If you want to make a good bottle of wine, then what characteristics are most important according to this analysis? Have your conclusions changed using Hierarchical clustering rather than k means clustering? Present any figures that assist you in your analysis.

Wine Quality Frequency
cluster 30 40 50 60 70 80
1 3 40 608 517 157 12
2 0 2 37 23 1 0
3 7 9 19 70 22 3
4 0 1 1 0 0 0
5 0 0 13 19 16 3
6 0 1 3 8 1 0
7 0 0 0 1 2 0

Hierarchichal clustering does not seem to be a good way to identify Good and bad quality wines.
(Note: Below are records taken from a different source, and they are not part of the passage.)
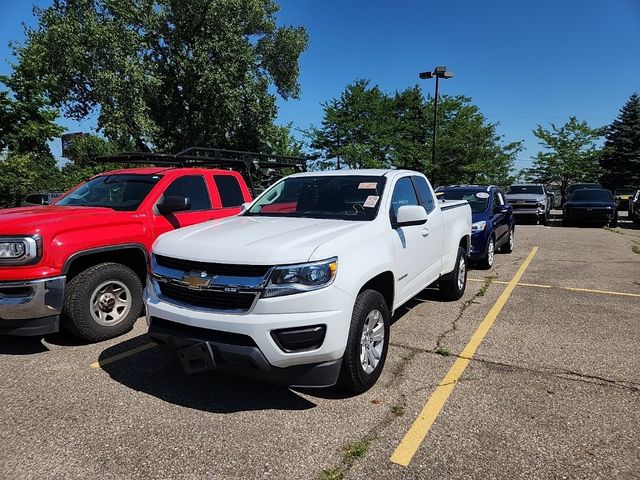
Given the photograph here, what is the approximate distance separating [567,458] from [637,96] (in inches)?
2338

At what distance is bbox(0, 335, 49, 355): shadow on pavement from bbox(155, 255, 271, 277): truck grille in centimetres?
219

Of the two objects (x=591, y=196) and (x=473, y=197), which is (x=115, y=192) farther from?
(x=591, y=196)

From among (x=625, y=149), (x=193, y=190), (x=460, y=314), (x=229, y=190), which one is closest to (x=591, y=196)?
(x=460, y=314)

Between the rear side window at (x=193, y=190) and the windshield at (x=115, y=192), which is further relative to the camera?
the rear side window at (x=193, y=190)

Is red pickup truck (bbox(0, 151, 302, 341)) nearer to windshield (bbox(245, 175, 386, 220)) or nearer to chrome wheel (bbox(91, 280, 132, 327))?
chrome wheel (bbox(91, 280, 132, 327))

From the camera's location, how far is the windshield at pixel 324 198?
13.9 feet

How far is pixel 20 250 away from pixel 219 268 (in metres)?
2.23

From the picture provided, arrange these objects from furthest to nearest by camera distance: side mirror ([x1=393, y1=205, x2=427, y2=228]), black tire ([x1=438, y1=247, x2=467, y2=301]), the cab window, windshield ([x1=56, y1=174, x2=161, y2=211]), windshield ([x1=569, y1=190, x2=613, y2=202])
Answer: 1. windshield ([x1=569, y1=190, x2=613, y2=202])
2. black tire ([x1=438, y1=247, x2=467, y2=301])
3. windshield ([x1=56, y1=174, x2=161, y2=211])
4. the cab window
5. side mirror ([x1=393, y1=205, x2=427, y2=228])

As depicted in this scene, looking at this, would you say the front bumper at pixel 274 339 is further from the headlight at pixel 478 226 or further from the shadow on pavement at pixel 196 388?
the headlight at pixel 478 226

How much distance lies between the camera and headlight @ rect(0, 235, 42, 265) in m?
4.11

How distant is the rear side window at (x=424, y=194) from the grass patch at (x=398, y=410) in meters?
2.45

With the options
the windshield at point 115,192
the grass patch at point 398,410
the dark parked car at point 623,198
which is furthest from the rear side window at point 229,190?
the dark parked car at point 623,198

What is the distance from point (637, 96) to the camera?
4912 cm

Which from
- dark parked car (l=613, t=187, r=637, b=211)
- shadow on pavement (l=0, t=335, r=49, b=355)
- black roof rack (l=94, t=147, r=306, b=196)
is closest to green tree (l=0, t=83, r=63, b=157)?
black roof rack (l=94, t=147, r=306, b=196)
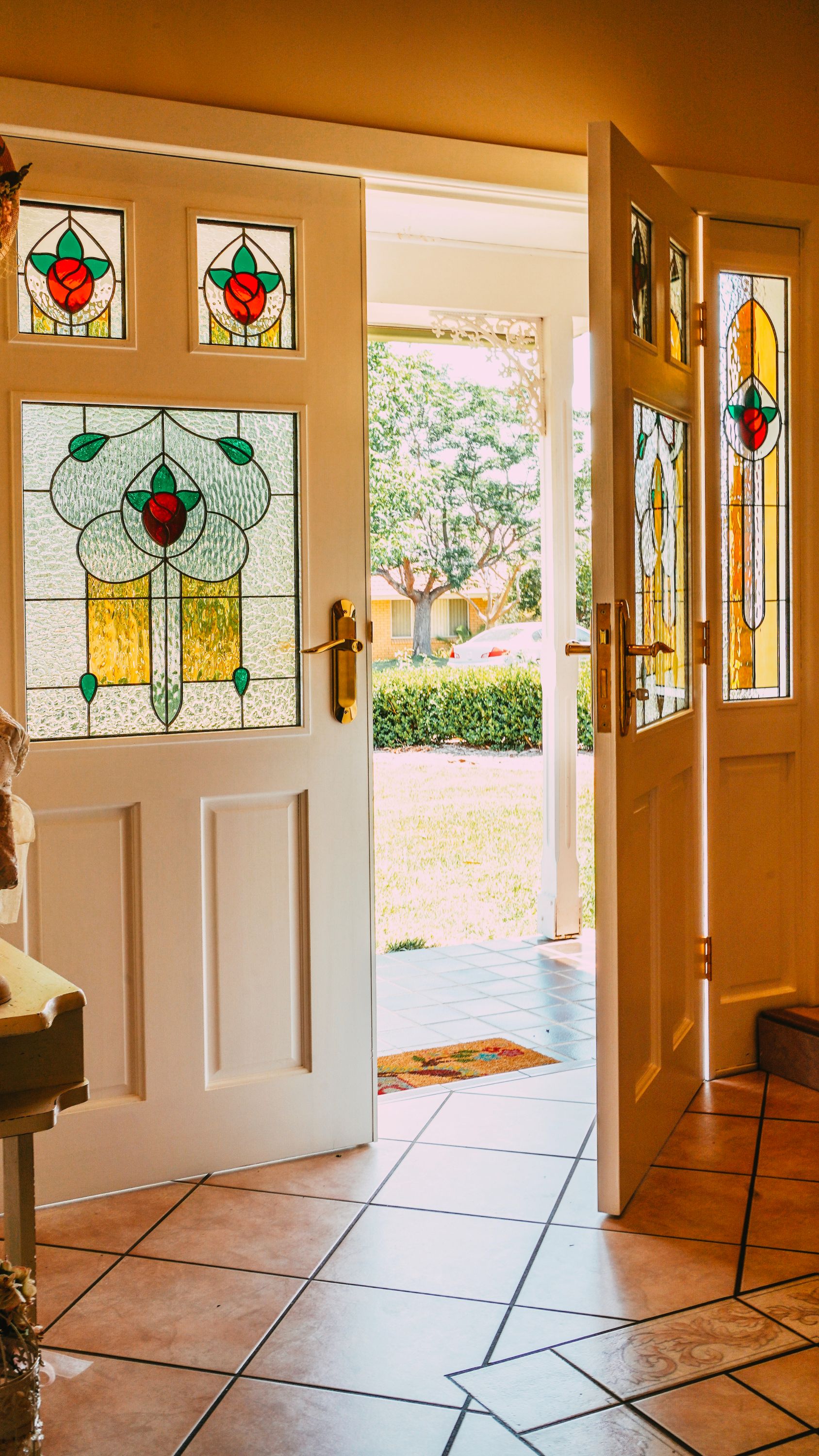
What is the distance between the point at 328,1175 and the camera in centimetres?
272

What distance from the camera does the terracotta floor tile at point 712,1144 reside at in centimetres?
274

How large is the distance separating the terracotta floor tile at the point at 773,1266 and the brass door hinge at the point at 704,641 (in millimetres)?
1440

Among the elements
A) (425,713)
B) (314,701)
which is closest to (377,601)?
(425,713)

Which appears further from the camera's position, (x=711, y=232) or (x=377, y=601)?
(x=377, y=601)

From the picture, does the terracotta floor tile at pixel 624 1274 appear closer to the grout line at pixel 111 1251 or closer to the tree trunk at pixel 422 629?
→ the grout line at pixel 111 1251

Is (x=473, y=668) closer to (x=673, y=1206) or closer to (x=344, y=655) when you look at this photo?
(x=344, y=655)

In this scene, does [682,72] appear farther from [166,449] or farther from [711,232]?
[166,449]

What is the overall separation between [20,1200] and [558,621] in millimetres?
3677

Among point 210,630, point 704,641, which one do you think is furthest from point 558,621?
point 210,630

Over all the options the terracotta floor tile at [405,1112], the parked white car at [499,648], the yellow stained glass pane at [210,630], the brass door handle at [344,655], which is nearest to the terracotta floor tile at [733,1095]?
the terracotta floor tile at [405,1112]

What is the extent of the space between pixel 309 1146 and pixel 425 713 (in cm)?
818

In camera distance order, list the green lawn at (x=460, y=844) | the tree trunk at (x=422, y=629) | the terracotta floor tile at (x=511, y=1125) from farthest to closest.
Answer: the tree trunk at (x=422, y=629), the green lawn at (x=460, y=844), the terracotta floor tile at (x=511, y=1125)

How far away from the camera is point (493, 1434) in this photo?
1801 millimetres

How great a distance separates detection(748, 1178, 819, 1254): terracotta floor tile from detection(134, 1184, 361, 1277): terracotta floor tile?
80 centimetres
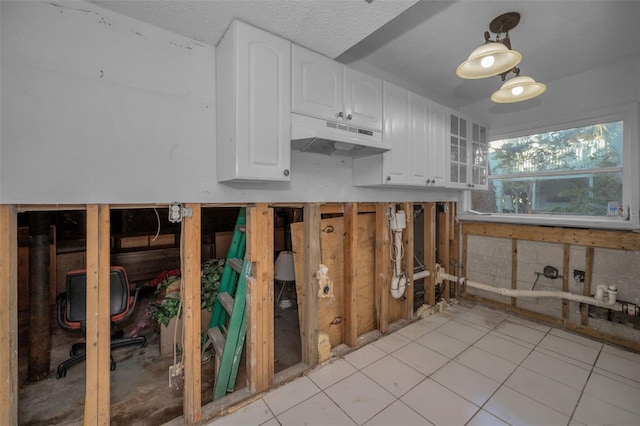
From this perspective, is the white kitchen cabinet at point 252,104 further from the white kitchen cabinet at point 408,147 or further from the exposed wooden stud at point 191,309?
the white kitchen cabinet at point 408,147

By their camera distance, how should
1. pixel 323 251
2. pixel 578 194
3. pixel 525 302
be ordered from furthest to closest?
pixel 525 302, pixel 578 194, pixel 323 251

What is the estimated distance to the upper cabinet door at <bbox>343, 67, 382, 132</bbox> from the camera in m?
1.96

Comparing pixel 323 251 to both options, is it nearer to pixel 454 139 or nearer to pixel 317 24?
pixel 317 24

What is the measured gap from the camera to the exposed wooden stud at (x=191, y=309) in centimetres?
165

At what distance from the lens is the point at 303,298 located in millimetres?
2250

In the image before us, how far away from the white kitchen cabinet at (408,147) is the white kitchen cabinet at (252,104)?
94 centimetres

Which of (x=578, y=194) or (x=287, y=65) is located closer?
(x=287, y=65)

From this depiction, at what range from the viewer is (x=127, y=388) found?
6.53 ft

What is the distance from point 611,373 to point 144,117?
391 centimetres

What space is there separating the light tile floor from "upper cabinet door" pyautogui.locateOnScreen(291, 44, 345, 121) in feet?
6.60

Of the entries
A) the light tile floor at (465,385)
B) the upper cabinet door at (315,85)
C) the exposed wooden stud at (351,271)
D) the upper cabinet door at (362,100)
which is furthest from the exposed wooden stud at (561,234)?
the upper cabinet door at (315,85)

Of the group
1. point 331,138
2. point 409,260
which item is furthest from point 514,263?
point 331,138

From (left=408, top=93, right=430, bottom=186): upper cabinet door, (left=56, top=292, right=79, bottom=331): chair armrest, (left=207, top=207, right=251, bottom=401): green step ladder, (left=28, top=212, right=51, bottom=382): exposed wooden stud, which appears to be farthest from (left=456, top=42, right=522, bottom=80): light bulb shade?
(left=56, top=292, right=79, bottom=331): chair armrest

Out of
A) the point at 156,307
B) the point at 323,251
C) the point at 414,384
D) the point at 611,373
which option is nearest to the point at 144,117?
the point at 323,251
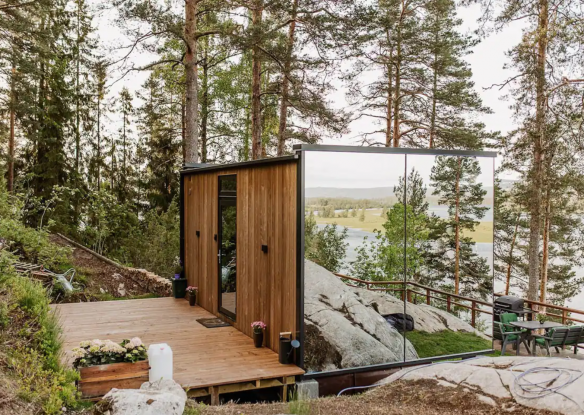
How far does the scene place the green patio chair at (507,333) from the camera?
728 cm

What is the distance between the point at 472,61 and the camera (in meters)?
14.6

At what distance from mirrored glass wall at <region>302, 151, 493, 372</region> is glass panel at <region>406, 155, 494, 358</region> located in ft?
0.04

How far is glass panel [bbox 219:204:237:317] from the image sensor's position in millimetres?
6871

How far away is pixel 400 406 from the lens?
4.16m

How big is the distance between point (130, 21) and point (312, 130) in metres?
5.96

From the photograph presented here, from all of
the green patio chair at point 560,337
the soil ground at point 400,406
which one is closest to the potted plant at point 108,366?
the soil ground at point 400,406

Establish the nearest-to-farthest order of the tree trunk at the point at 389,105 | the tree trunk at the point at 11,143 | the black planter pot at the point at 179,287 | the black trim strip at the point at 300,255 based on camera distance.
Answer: the black trim strip at the point at 300,255 → the black planter pot at the point at 179,287 → the tree trunk at the point at 11,143 → the tree trunk at the point at 389,105

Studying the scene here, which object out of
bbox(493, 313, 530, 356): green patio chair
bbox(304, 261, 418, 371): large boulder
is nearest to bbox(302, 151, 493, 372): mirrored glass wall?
bbox(304, 261, 418, 371): large boulder

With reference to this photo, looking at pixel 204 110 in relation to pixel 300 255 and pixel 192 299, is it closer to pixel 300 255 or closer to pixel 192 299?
pixel 192 299

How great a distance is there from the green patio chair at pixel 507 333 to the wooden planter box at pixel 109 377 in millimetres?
5209

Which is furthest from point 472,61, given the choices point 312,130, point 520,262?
point 520,262

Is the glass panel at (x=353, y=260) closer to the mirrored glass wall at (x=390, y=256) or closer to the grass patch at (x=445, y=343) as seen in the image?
the mirrored glass wall at (x=390, y=256)

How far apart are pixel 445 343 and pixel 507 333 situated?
6.26 ft

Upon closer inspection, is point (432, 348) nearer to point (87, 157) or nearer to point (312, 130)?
point (312, 130)
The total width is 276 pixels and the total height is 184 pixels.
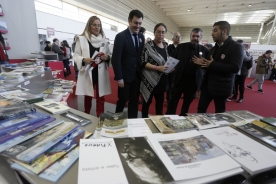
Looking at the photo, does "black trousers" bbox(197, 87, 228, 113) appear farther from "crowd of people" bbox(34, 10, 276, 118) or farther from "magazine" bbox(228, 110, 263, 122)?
"magazine" bbox(228, 110, 263, 122)

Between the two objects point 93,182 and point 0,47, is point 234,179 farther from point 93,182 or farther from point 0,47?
point 0,47

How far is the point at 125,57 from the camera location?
5.56 feet

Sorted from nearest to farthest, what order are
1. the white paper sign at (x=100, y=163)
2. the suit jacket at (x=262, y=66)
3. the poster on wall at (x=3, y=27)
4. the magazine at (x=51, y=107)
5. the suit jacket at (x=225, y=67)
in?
the white paper sign at (x=100, y=163) < the magazine at (x=51, y=107) < the suit jacket at (x=225, y=67) < the poster on wall at (x=3, y=27) < the suit jacket at (x=262, y=66)

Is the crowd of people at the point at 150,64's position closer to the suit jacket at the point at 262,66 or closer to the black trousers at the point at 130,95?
the black trousers at the point at 130,95

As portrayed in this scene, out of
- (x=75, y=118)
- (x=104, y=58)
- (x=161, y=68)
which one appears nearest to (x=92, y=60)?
(x=104, y=58)

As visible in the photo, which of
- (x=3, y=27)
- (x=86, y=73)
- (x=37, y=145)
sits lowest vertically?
(x=37, y=145)

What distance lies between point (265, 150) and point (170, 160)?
17.3 inches

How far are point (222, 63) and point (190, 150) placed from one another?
3.91ft

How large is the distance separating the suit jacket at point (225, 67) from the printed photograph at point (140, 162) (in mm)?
1230

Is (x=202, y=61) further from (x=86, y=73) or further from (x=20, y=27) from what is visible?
(x=20, y=27)

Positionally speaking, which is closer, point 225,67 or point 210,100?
point 225,67

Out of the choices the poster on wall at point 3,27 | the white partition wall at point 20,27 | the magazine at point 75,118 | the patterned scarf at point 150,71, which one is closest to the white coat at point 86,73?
the patterned scarf at point 150,71

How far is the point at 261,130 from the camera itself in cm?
81

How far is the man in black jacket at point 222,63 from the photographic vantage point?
145cm
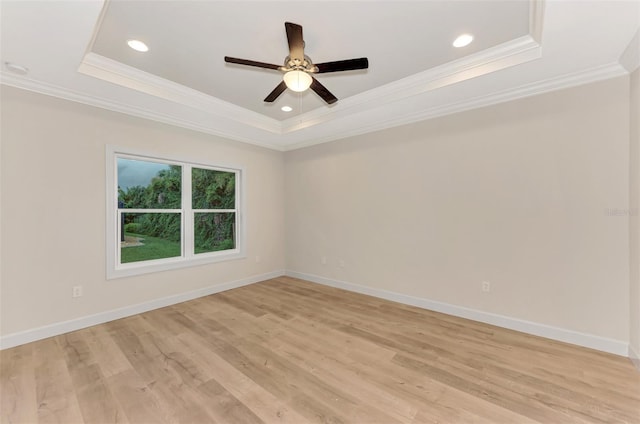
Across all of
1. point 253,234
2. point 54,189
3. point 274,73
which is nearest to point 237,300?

Even if as it can see below cluster 4 has a lower quality mean it only contains two wines, and cluster 7 that has a higher quality mean only has 2 as well.

3)

Use Principal Components Analysis to reduce the dimensions of your data. How much of the variation in your data is explained by the first two principal components. How might you use the first two components to do supervised learning on some other variable tied to wine (e.g. - wine price)?

The two first components explain 0.4469208

We could use the Z scores achieved by the principal components to regress the wine values, afterwards having the Z value for a Wine that is not on our sample we could estimate the price of this new wine.